At any rate, "Jezebel" is a play too deadly to allow any actress of talent unqualified success. The author is Owen Davis, and his perception of life has not changed much since "Nellie, The Beautiful Cloak Model." In "Jezebel" he digs out all the old props of Southern melodrama, with the most perfunctory dusting-off, and recombines them in a fashion which the more debased minds might consider "modern." Undoubtedly he had hold of two or three good dramatic ideas when he started, but he ruins them all by psychological flummery. The close of the second scene of the second act, when Jezebel dances and sings in triumph over the death of her enemy, would have been a really great moment if it had been properly led up to. Even the last scene would have been no such triumph of unverisimilitude if Davis had made General Rand more of a Southern gentleman and less a brutal hospital interne. As to the motivation of Jezebel herself, it seems fantastic. Such a woman, if her lover married another one, would be more tempted to win him back than to murder him. Even if she decided on homicide instead of adultery would a Southern gentleman say to her. "You ARE a bitch."
A catalogue of the dramatic relies which compose this play would include; the aging and virgin aunt with a frustrated youth, the very Louisianian young blade, with a hot temper, a sense of honor, and a complete faith in the economic and political future of the South, the plague of yellow fever as a fearful background, the duel, the darkies and pickaninnies, the decayed family, and finally, the deserted mansion. But Davis is not true to the romance of "swords and roses"; he fumbles a little psychopathology into the plot, and his play quavers ridiculously for two acts between Eugene O'Neill and a minstrel show. At the last the dying hero is borne out on a litter, while an offstage chorus chants "Oh, Lord, Ah'm comin'" or some like air.

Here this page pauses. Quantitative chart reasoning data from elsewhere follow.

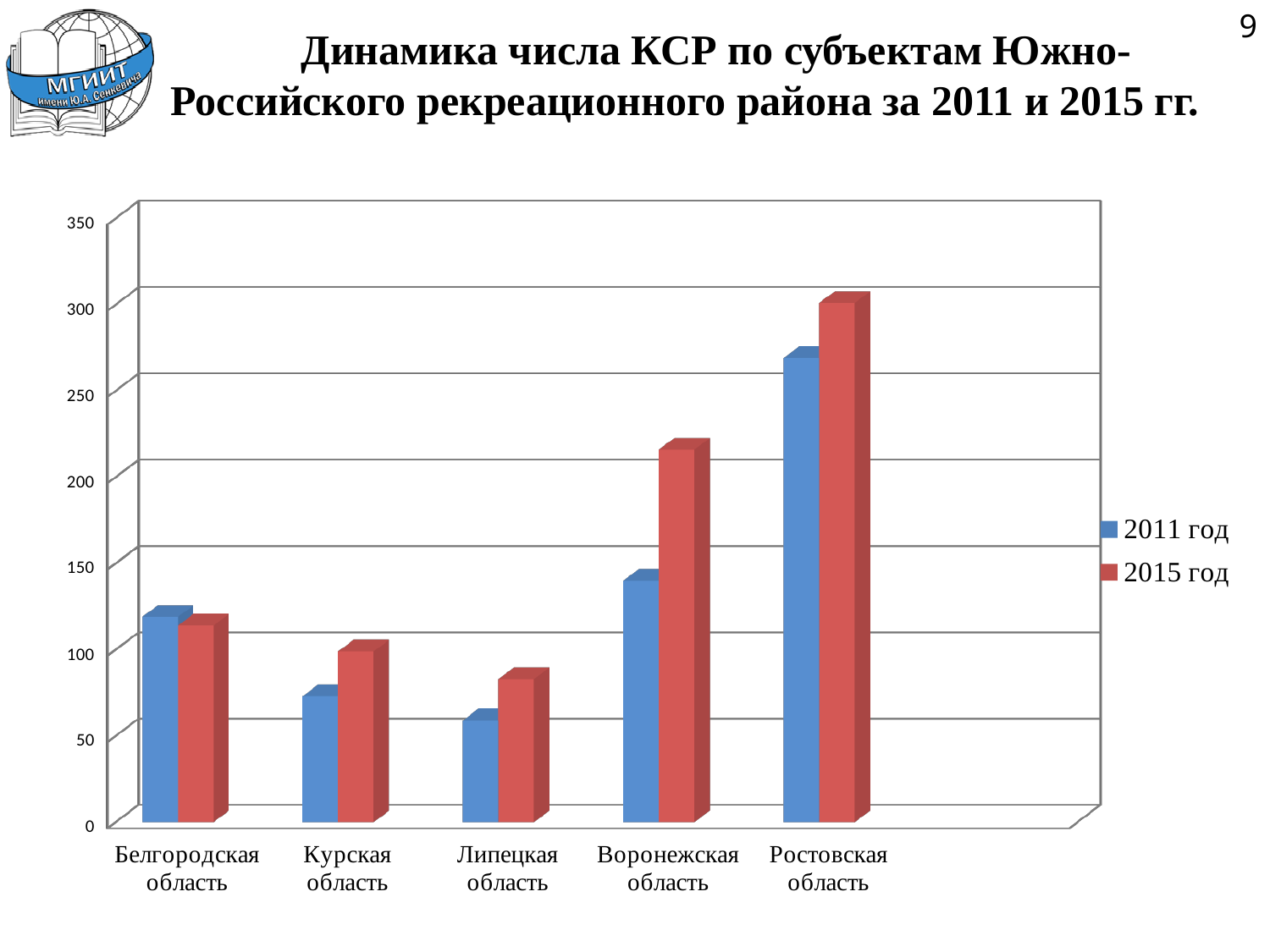
What kind of chart is shown on the slide? bar chart Is the value for Воронежская область in 2011 год greater or less than 150? less Is the value for Ростовская область in 2015 год greater or less than 250? greater Is the value for Липецкая область in 2011 год greater or less than 100? less Which region has the highest value for 2015 год? Ростовская область Which is larger: the 2011 год value for Ростовская область or the 2015 год value for Воронежская область? Ростовская область (2011 год) How many series does the chart's legend list? 2 How many regions (categories) are shown on the x axis of the chart? 5 Which region has the lowest value for 2015 год? Липецкая область For Воронежская область, which is larger: the value for 2011 год or for 2015 год? 2015 год Which region has the lowest value for 2011 год? Липецкая область What are the two entries listed in the chart's legend? 2011 год, 2015 год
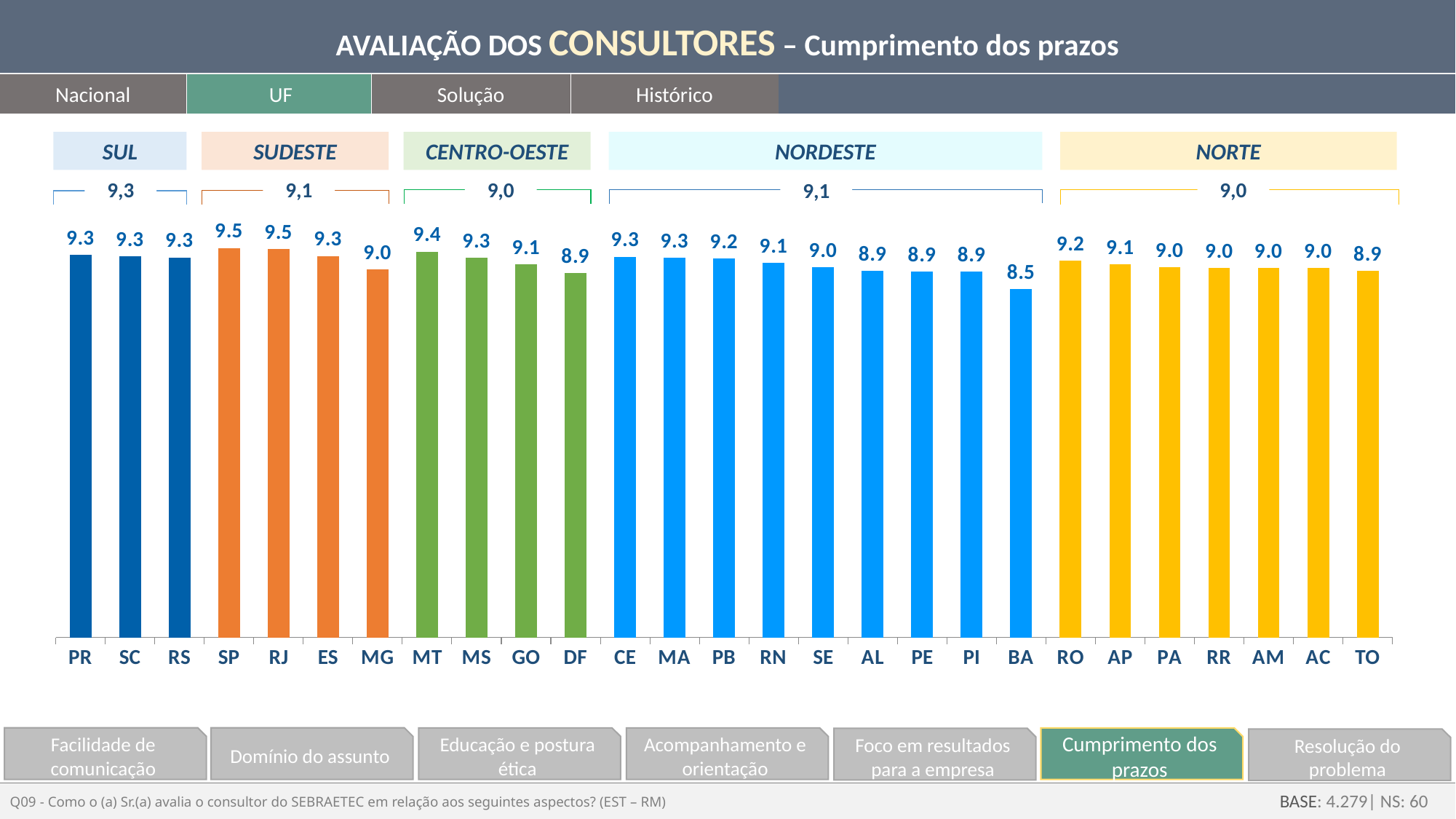
Which is larger, the value for PB or the value for PE? PB How many states (bars) are shown on the chart? 27 What type of chart is shown on the slide? Bar chart What is the value for MT? 9.4 What is the difference between the values for CE and BA? 0.8 Which state in the SUDESTE group has the lowest value? MG What is the value for RO? 9.2 What is the regional average shown above the NORDESTE group? 9,1 What is the value for BA? 8.5 What is the difference between the values for SP and MG? 0.5 Which state has the lowest value on the chart? BA Which state in the CENTRO-OESTE group has the highest value? MT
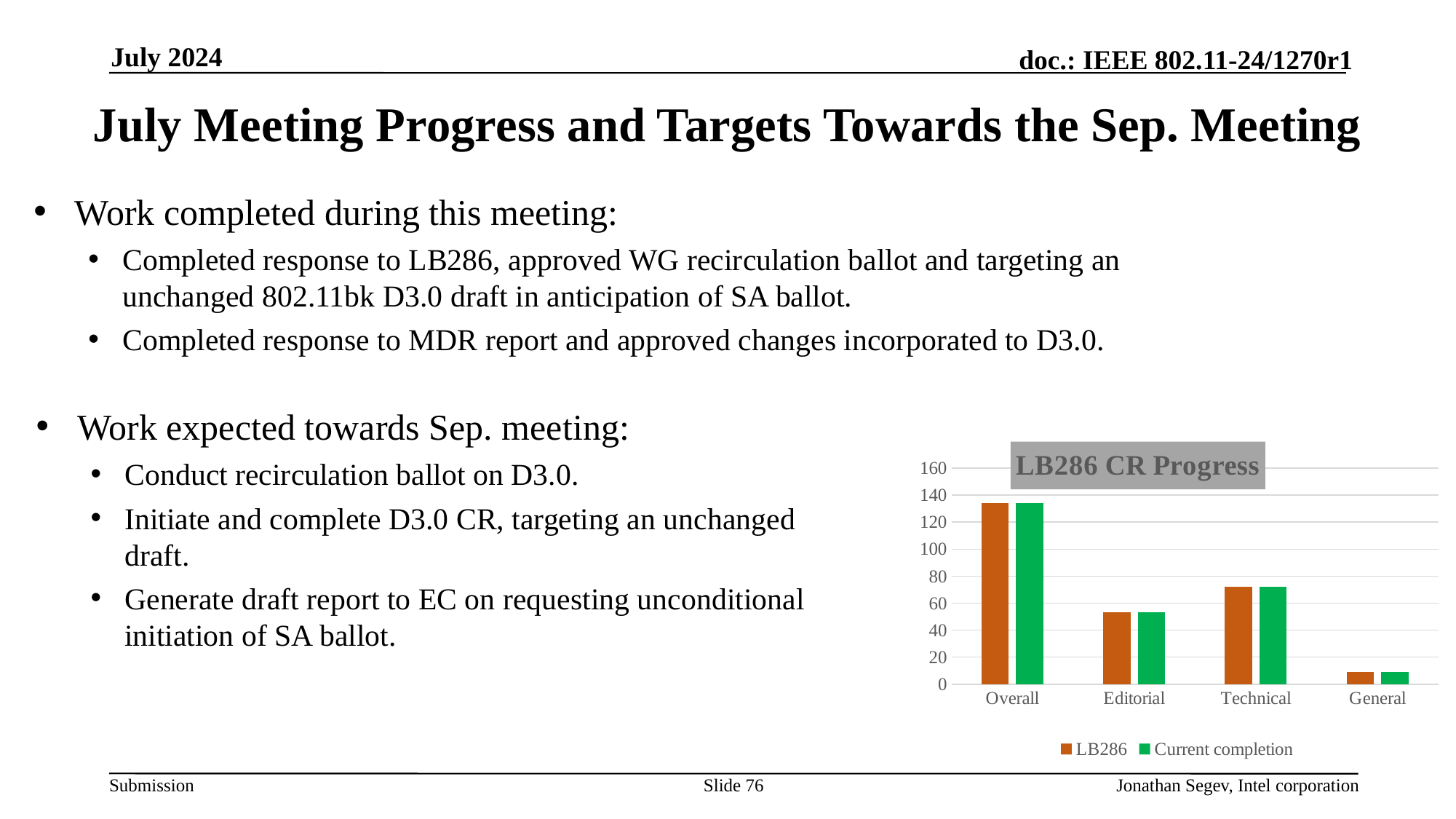
What kind of chart is shown on the slide? bar chart Is the LB286 value for Overall greater or less than 120? greater What is the title of the chart? LB286 CR Progress How many series does the chart's legend list? 2 Is the Current completion value for Technical greater or less than 60? greater Is the LB286 value for General greater or less than 20? less Which category has the lowest bars in the chart? General Which category has the highest bars in the chart? Overall Which category has a larger LB286 value, Technical or Editorial? Technical How many categories are shown on the x axis of the chart? 4 What are the two series named in the chart's legend? LB286 and Current completion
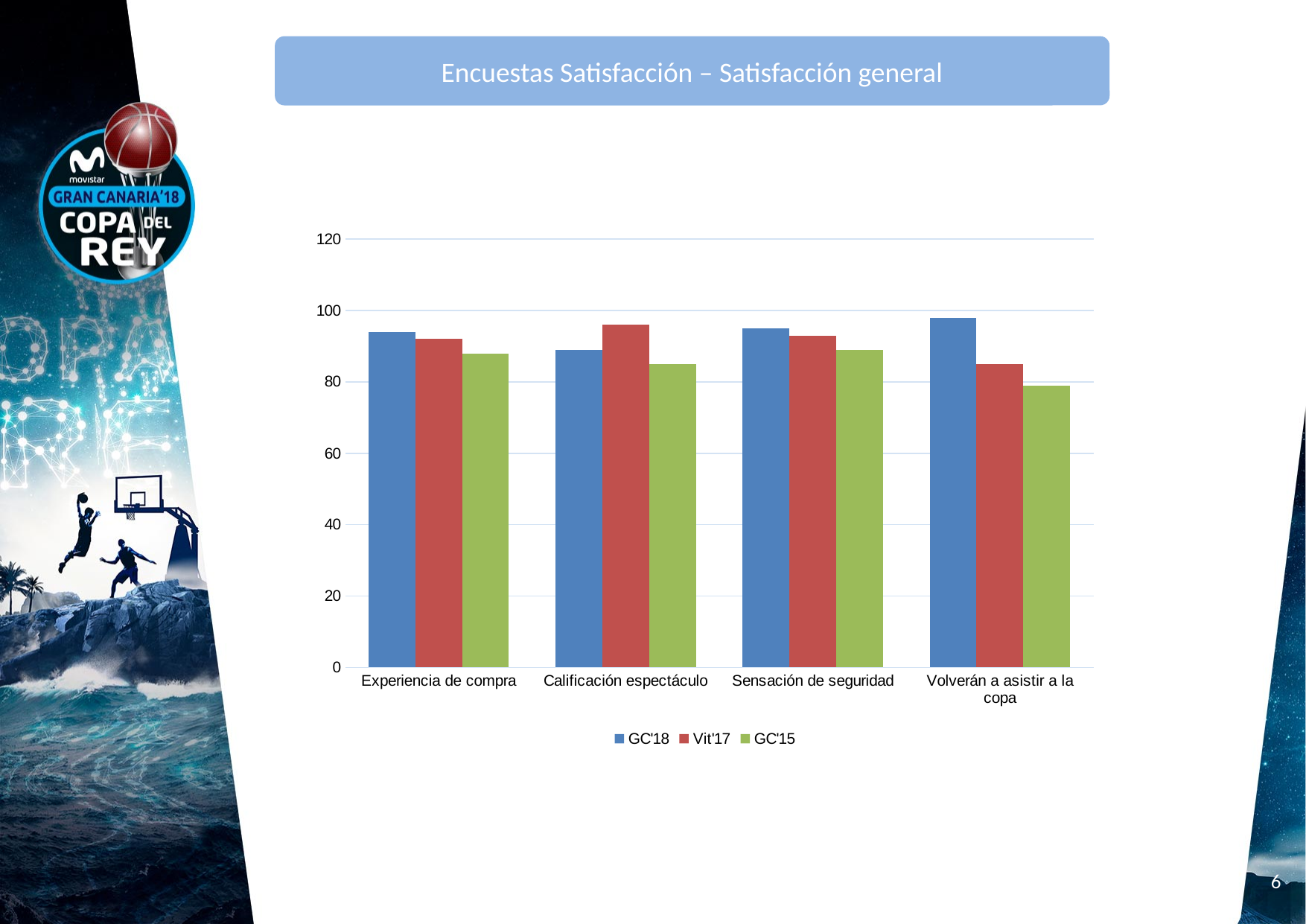
What is the title of the slide containing the chart? Encuestas Satisfacción – Satisfacción general For which category is the GC'18 value lowest? Calificación espectáculo How many series does the chart's legend list? 3 What kind of chart is shown on the slide? bar chart For Calificación espectáculo, which is larger: the GC'18 value or the Vit'17 value? Vit'17 For which category is the GC'15 value lowest? Volverán a asistir a la copa Which series are listed in the chart's legend? GC'18, Vit'17, GC'15 For which category is the GC'18 value highest? Volverán a asistir a la copa Is the GC'15 value for Volverán a asistir a la copa greater or less than 60? greater Is the Vit'17 value for Calificación espectáculo greater or less than 80? greater How many categories are shown on the x axis of the chart? 4 For Volverán a asistir a la copa, which is larger: the GC'18 value or the GC'15 value? GC'18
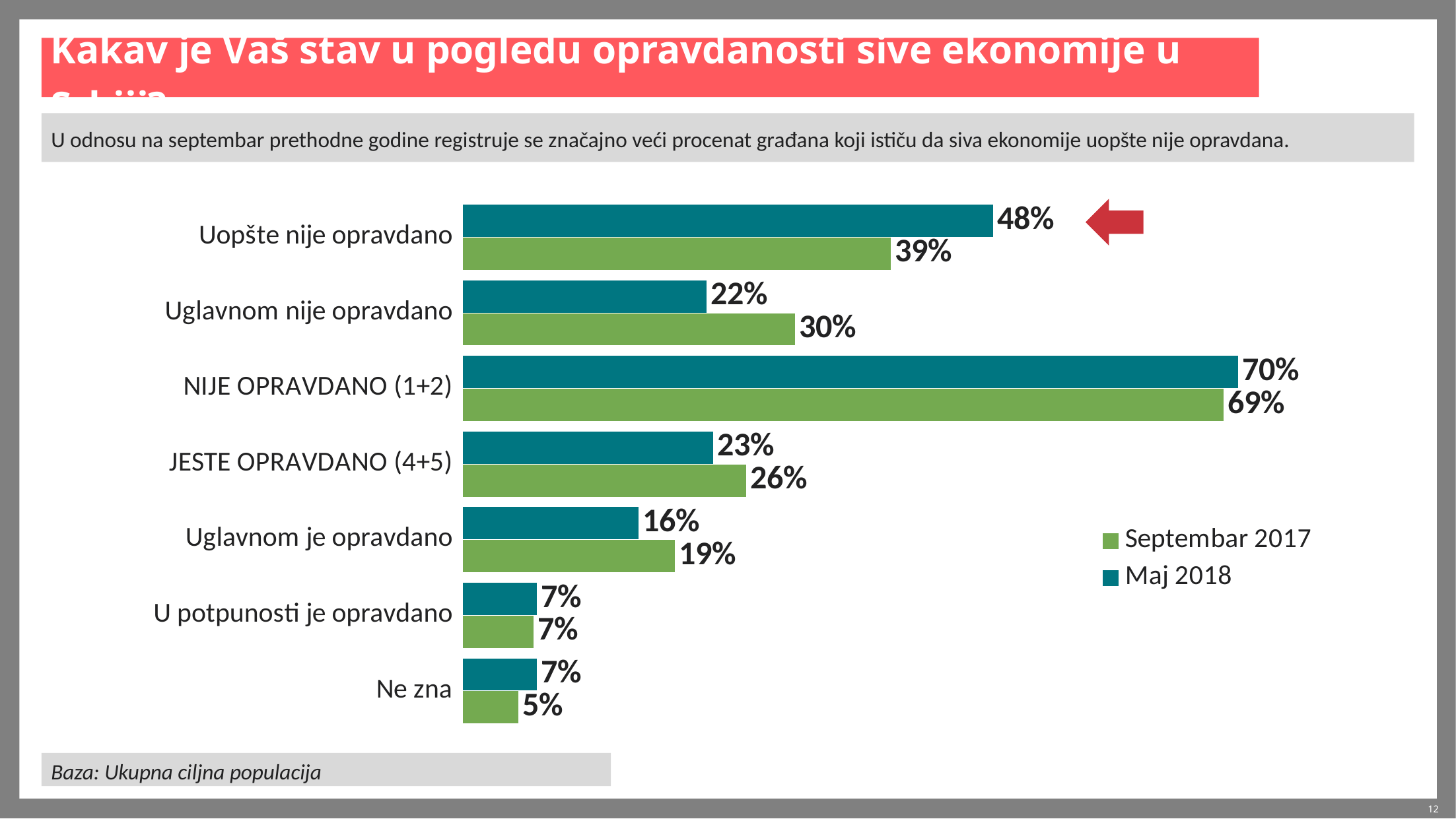
For "JESTE OPRAVDANO (4+5)", which series has the larger value, Septembar 2017 or Maj 2018? Septembar 2017 What is the difference between the Septembar 2017 and Maj 2018 values for "Uglavnom nije opravdano"? 8% What is the value for "Ne zna" in the Septembar 2017 series? 5% What kind of chart is shown on the slide? Bar chart Which series is shown in green in the legend? Septembar 2017 Which category has the highest value in the Maj 2018 series? NIJE OPRAVDANO (1+2) Which category has the lowest value in the Septembar 2017 series? Ne zna What is the difference between the Maj 2018 and Septembar 2017 values for "Uopšte nije opravdano"? 9% What is the value for "Uglavnom nije opravdano" in the Septembar 2017 series? 30% What is the value for "Uopšte nije opravdano" in the Maj 2018 series? 48% How many series does the legend list? 2 How many categories are shown on the chart? 7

Miss Hopkins, really the only one in the cast who does anything but walk about and strike attitudes, draws all that could be drawn out of this hodgepodge. It has, at best, a dark effectiveness, which she makes the most of: in the dinner table scene, in the bacchic moment of her triumph, in the resolution of hers and her lover's destinies in the end. Helen Claire, who plays her rival, sets off her unscrupulous cleverness for the best effect. Truly she makes a fine, sinister Jezebel, and if a beautiful wicked and elevah woman has any attraction for you at all, you will enjoy her acting despite its dramatic occasion.